Lotta serrata contro evasori dei diritti doganali da parte di Assologistica. Secondo l’associazione l’Agenzia delle Entrate debba immediatamente emanare una circolare applicativa della norma approvata l’altro giorno dal Parlamento in sede di conversione del Decreto di Ferragosto. Quella circolare consentirà agli importatori onesti di evitare i costi aggiuntivi.

 

 Costi generati dal dover pagare in anticipo o dal dover prestare garanzie finora non previste e non richieste negli altri Paesi comunitari.
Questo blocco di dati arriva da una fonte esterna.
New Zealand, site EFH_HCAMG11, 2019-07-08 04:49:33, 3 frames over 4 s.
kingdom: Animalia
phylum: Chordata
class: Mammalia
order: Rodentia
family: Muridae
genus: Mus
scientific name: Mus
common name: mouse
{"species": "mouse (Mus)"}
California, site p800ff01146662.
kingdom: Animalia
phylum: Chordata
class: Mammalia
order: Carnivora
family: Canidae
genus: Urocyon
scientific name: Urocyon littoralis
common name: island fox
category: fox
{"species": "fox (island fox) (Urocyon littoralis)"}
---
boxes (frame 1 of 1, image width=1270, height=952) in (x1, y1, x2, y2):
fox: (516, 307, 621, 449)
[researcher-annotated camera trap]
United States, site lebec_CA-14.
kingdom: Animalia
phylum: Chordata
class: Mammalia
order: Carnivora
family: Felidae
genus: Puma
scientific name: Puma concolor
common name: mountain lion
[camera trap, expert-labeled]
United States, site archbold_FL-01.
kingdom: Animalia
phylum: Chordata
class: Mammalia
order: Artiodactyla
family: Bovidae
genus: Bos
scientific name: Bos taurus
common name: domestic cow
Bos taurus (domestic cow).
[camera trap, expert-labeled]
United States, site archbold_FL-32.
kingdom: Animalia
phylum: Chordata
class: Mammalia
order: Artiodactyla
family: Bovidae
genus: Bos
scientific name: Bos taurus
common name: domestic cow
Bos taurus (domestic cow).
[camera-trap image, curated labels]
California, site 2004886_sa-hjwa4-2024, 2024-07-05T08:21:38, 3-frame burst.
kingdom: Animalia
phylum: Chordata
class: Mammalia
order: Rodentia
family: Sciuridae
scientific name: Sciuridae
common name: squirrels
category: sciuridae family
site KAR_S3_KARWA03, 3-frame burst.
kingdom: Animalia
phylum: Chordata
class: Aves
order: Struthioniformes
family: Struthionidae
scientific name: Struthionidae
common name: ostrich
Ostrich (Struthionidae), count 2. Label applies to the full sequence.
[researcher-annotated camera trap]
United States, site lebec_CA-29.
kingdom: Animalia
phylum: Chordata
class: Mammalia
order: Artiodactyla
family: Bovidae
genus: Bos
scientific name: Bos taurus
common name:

Assologistica, "ha sempre condiviso le iniziative mirate a ridurre l’area dell’evasione dei diritti doganali e dell’IVA cooperando, con i propri Associati, al perseguimento di quegli obiettivi che tra l’altro riducono la concorrenza sleale. il commercio internazionale ha bisogno di stoccare in appositi magazzini/depositi merci per i quali è previsto lo slittamento del versamento dell’IVA al momento dell’effettivo utilizzo dei materiali, per le aziende produttrici, o dell’effettiva vendita, per quelle commerciali. La volontà condivisa di perseguire coloro che utilizzano impropriamente o disonestamente questa modalità generalizzata in tutta la Comunità, non deve danneggiare la stragrande maggioranza che vi fa ricorso correttamente".

 

Nella nota Assologistica sottolinea inoltre che l’Agenzia delle Dogane, emanando il 7 settembre la circolare 84920 /RU, ha esonerato dall’obbligo di prestare quelle costose garanzie solo pochi soggetti ( gli AEO o coloro di Notoria solvibilità ex Art. 90 TULD). Il Parlamento ha consapevolmente e responsabilmente integrato norme e circolari, indicando come soggetti affidabili, e quindi da esentare da nuovi balzelli, anche coloro che possano dimostrare di aver assolto i propri obblighi fiscali. Se si vogliono evitare ulteriori migrazioni di traffici nazionali a vantaggio di altre aree europee con conseguenti perdite di entrate erariali danneggiando ulteriormente la filiera logistica nazionale e quindi contraddicendo i contenuti del Piano della Logistica Nazionale, l’Agenzia delle Entrate rispettando la volontà del Parlamento deve intervenire subito, integrando una normativa incompleta, purtroppo già in vigore dal 12 Settembre 2011.